Terry Stafford is a young singer who entered into country music via the back door. Basically he is a pop singer. Having enjoyed notable success a little more than ten years ago with Suspicion, a typical pop ballad penned by Doc Pumus and Mort Shuman, who were responsible for countless rock’n’roll and pop hits throughout the 1950s and well into the 1960s. He picked up the song from an Elvis Presley album, added his own distinctive stamp mixed with a commercial arrangement which quickly shot it into the American top ten and also the lower rungs of Britain’s charts.
Like most of the pop fugitives who have steadily built a new career in country music, Terry grew up with the rural music. The influence of rock’n’roll temporarily drew him away from the simplicity of country music and for several years he fronted a pop group. His first musical influences were Buddy Holly and Elvis Presley, and even today Presley’s influence can be traced both in his stage act and his vocals.
The last few years have seen country music experimenting with melting together many forms and approaches, which has created new sounds, but also at times has caused a vague and confusing lack of direction in country circles. The influx of pop singers and writers into Nashville has created even more confusion, but has also helped to push many musicians to re-examine their careers, and often to return in a roundabout way to their roots. This is not necessarily a retreat as much as it is a re-affirmation of personality foundation and a re-cycling of styles so that the roots may be used as a home base for further musical exploration. In a way, the influence of pop music and singers on country music in general, has created a much more vibrant and interesting scene than in the past, and all the time the music can be traced back to its roots, then this influence should never be condemned.
Stafford’s style has always been influenced by country music, and his recent recordings in Nashville are not far removed from those pop recordings he made ten years ago in California. Today the pedal steel guitar is still immediately associated with country music, far more so than any other musical style, and it’s the inclusion of the steel that gives his current recordings a country slant.
You don’t have to wear bib overalls, spit tobacco juice and go barefoot to like country music. It appeals to all ages and to people in all walks of life. Terry Stafford is one of those performers who is able to bring a form of country music to a much wider audience than the more traditionally-based singers can. He can interest a much younger audience. The increased youth appeal is that the beat is livelier (and not so corny) and it has simplicity and realism.

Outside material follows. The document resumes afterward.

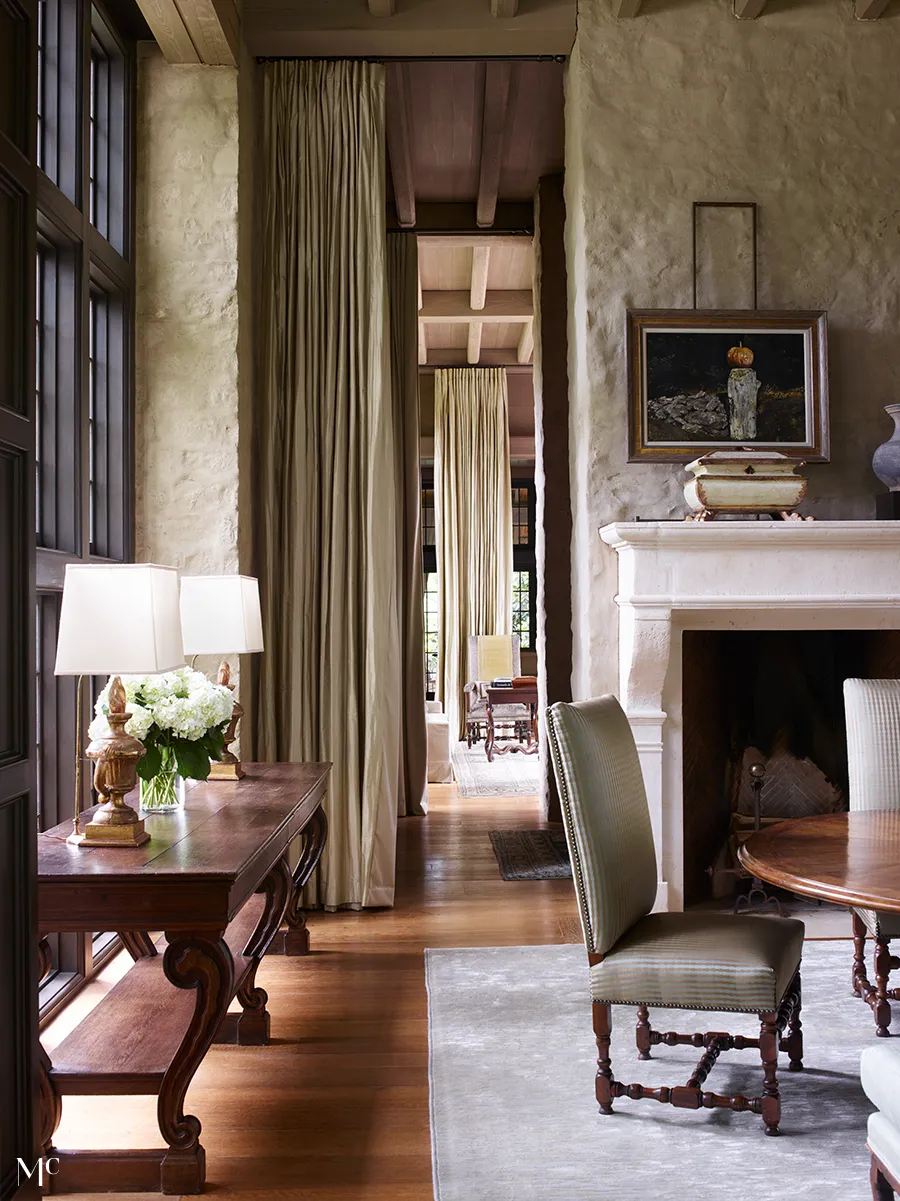 elegant home office with long curtains, fireplace and dining table in the style of tuscany stone walls and cream colored linen drapes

His resurgence as a singer, after several years in the musical wilderness, began with the formation of the Atlantic Records’ country label. His first disc cut in Nashville was the pop song, Say, Has Anybody Seen My Sweet Gipsy Rose, which was transformed into a country hit solely because of the fine fiddle work of Buddy Spicher. The basic arrangement was identical to the New York recording by pop group, Dawn, young Stafford letting his richly textured voice undermine the lyrics in memorable fashion.
Terry Stafford has a good voice and a neat line in self-penned songs. His debut album for Atlantic, suitably titled after his first ‘country’ hit, included five originals. The music is precise, well-planned and a pleasure to listen to. Melodies emerge endlessly from his songs. The production by Earl Ball carefully embroiders pop designs on a basic country fabric. Stafford’s voice is hardly country, but it’s well suited to the melancholic tales of heartbreak, love and the joy of living. Among his own songs is tucked Big In Vegas, a hit for Buck Owens a few years ago. A slow and meaningful arrangement serves as a fitting frame for this colourful song-picture given an emotional treatment by Stafford, that is only marred by the terrible pop-styled chorus used at the ending. Road House Country Singer, another self-penned number, is the nearest he comes to capturing the basic ingredient of country songwriting. His other songs, especially Amarillo By Morning and Country Canary, are too close to the contrived pop writing that decorates the charts to mean much to country music fans.
The great quality of Terry Stafford, which is to be found in all country and country-slanted music, is that it’s unpretentious and natural. It requires no effort or language to relate to it. It won’t take much for Stafford to get to you; his persuasive powers are built right into his song stylisation. Polite is perhaps the best way to describe his singing. It’s all very tasteful pop-styled country music.
In a way Stafford is perhaps misplaced in country music, but then again he would find it hard to fit into the current pop scene. A preoccupation with the pop music of 1950s, that safe-and-cosy decade of undiluted colas and hamburgers that didn’t have the feel of re-cycled wood chips, pervades throughout his style. It’s a simple, basic kind of music, and that same simplicity that marked the recordings of Buddy Holly, Rick Nelson, Tommy Roe and numerous other pop idols of the past, continues in the singing style of Terry Stafford.